Caro Genio del male,
la ringrazio fin da ora per la sua risposta.
Sono la mamma di una ragazza che frequenta il 5° turistico e credo che alcuni professori abusino di potere nei confronti degli alunni.
Mi spiego: mia figlia ha subito l’anno scorso un provvedimento disciplinare per assenze dovute a malattia giustificate con il certificato medico, sia abbassando i voti delle materie che quello in condotta.
Tutto questo ha provocato un disagio psicologico facendo cadere mia figlia in depressione e perdendo fiducia nella scuola.
Con fatica sono riuscita a convincerla a non mollare e le premetto che lei ha sempre studiato avendo ottimi voti.
Quest’anno sta succedendo che la professoressa di francese ha minacciato di abbassare il suo voto per le assenze, ci risiamo.. sono andata a parlare con lei e abbiamo avuto una discussione perchè lei si deve attenere ad un regolamento della scuola.
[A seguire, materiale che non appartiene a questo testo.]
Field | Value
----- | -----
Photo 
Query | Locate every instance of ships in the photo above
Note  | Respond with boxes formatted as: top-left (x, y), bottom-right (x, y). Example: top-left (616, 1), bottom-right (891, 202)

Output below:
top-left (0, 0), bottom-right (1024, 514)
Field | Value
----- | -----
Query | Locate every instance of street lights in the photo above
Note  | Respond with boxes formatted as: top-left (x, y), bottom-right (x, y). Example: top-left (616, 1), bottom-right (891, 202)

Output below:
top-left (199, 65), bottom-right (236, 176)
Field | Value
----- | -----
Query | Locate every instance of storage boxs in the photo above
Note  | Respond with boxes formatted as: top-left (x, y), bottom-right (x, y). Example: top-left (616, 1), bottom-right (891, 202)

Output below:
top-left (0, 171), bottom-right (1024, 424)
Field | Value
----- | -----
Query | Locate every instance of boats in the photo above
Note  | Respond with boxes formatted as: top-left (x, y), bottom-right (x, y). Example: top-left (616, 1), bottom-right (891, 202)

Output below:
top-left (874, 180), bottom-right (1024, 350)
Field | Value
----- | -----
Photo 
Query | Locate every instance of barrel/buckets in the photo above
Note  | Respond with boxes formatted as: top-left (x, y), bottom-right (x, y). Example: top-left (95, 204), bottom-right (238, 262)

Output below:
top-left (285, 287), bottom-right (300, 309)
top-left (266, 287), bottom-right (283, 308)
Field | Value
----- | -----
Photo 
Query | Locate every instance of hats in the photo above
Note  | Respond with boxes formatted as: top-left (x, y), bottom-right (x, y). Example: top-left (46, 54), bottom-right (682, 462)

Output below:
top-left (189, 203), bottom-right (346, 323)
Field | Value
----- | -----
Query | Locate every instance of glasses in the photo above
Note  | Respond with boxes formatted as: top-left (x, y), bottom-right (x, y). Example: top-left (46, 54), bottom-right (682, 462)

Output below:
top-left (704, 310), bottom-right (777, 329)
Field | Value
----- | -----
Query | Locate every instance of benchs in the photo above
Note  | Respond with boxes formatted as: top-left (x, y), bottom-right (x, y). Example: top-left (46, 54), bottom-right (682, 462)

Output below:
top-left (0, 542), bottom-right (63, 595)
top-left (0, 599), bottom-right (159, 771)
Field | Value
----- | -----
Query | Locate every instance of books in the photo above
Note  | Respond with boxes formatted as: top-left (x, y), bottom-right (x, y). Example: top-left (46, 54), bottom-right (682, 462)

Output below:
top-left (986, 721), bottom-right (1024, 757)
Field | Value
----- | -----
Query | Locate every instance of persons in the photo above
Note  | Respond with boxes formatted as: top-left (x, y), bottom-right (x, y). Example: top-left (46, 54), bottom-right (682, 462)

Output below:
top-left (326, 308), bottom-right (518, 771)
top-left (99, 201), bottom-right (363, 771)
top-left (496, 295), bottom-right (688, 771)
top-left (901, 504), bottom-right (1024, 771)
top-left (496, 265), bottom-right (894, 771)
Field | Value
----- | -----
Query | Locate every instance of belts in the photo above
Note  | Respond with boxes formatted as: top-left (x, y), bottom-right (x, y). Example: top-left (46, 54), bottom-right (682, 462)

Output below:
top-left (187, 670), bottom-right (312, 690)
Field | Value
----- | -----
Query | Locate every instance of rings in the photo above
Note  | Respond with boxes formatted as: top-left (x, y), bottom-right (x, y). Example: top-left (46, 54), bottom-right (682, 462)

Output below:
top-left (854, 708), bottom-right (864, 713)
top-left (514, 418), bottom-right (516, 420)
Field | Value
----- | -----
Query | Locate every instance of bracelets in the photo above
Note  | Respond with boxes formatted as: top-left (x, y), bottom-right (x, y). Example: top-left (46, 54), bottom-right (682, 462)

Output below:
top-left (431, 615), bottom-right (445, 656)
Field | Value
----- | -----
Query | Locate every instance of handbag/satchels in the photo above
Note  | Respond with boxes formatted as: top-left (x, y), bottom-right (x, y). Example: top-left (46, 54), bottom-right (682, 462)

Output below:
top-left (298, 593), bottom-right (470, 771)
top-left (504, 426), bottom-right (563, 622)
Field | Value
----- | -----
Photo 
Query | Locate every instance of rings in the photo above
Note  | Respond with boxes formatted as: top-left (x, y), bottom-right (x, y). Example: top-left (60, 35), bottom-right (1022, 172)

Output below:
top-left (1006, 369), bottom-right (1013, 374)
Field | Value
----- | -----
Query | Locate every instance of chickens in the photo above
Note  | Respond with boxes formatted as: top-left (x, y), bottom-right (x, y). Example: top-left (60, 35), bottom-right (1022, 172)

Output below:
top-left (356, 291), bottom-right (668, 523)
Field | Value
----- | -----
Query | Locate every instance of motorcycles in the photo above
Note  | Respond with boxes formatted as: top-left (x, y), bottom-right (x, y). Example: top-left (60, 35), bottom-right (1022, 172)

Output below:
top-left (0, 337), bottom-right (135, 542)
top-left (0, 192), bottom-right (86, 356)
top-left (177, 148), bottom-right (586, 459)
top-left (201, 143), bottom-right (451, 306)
Non mi risulta nessuna legge che punisce uno studente per assenze dovute alla malattia! Come posso procedere?
Devo rivolgermi ad un avvocato? Lei sa se c’è un ufficio competente a Roma per presentare un reclamo o per chiarire questi problemi?
Un’altra cosa: possono i professori scrivere i voti con la matita sul loro registro? Ho visto che lo fanno e credo che per questo li cancellino a loro piacimento modificando i voti.
La ringrazio di nuovo per la sua disponibilità.
Saluti, Gabry
La risposta del Genio del male
C’è la possibilità di comunicare via mail con i ministeri della funzione pubblica e la pubblica istruzione, ma io credo che qui abbiamo abbandonato il terreno della discrezionalità amministrativa per entrare nel penale.
Sono stati infatti compiuti abusi che hanno portato sua figlia ad ammalarsi di una delle malattie più subdole e dolorose del nostro tempo: questo integra il reato di lesioni, oltre che di abuso di ufficio. Io francamente denuncerei tutto il consiglio di classe e poi chiederei i danni. Come avrà intuito concordo con lei: la norma che punisce le assenze non si estende a quelle causate da forza maggiore, per farlo dovrebbe essere esplicitamente previsto, ma non essendolo si applica la normativa generale che stabilisce “ad impossibilia nemo tenetur” per l’impossibile non si risponde.
Scrivere a matita su un registro non è di per sè un’infrazione, ma se posso dimostrare che i voti vengono in seguito alterati allora c’è il reato di falso in atto pubblico!